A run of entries
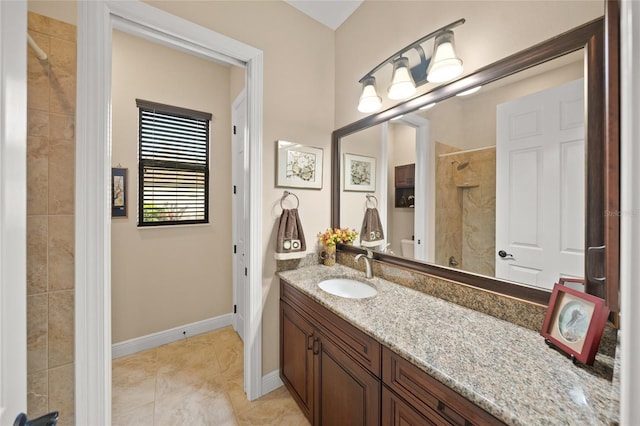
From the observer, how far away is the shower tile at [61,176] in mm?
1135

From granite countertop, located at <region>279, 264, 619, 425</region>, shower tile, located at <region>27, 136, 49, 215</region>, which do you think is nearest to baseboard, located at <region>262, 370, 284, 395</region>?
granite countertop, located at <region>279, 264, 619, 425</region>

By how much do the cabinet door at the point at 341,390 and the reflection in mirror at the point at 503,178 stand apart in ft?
--
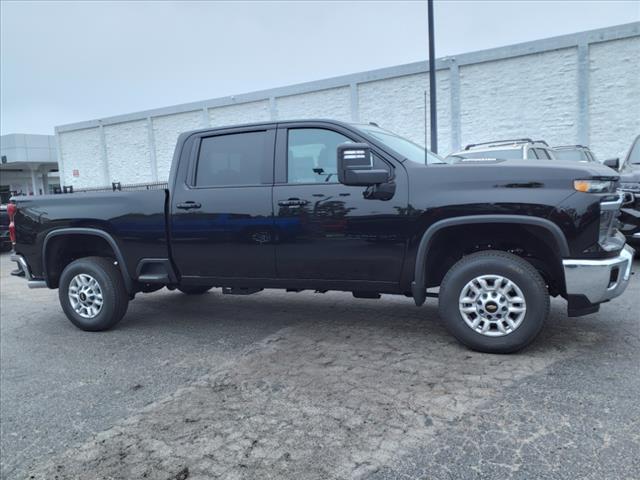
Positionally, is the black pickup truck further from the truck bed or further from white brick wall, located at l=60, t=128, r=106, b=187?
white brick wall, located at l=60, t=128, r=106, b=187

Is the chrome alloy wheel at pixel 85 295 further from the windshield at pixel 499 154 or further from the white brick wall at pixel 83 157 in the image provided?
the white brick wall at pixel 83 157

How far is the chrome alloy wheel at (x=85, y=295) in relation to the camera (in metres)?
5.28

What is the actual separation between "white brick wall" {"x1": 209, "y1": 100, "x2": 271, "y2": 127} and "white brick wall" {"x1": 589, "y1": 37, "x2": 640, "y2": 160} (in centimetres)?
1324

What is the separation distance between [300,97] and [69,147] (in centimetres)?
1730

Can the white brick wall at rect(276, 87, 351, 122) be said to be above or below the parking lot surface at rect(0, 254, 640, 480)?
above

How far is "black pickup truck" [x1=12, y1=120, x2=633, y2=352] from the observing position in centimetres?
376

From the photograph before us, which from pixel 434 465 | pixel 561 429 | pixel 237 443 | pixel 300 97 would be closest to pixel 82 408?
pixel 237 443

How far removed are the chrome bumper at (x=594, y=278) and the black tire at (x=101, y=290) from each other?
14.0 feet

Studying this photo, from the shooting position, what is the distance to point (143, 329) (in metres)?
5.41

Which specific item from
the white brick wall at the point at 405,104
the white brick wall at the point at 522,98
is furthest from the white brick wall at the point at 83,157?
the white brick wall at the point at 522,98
...
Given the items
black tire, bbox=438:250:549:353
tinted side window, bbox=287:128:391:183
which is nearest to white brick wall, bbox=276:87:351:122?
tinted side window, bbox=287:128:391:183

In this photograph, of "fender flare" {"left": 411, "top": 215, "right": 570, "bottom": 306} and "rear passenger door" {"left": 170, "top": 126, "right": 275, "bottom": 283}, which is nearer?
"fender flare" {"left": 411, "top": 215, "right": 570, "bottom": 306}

→ **PROBLEM DESCRIPTION**: Gather every line of the entries above that contains the word "this", treating uppercase and lowercase as different.

→ **RESULT**:
Studying this photo, from the shooting position, what is the distance to point (143, 329) (in metres)?
In this photograph, of "fender flare" {"left": 411, "top": 215, "right": 570, "bottom": 306} and "rear passenger door" {"left": 170, "top": 126, "right": 275, "bottom": 283}, which is nearer?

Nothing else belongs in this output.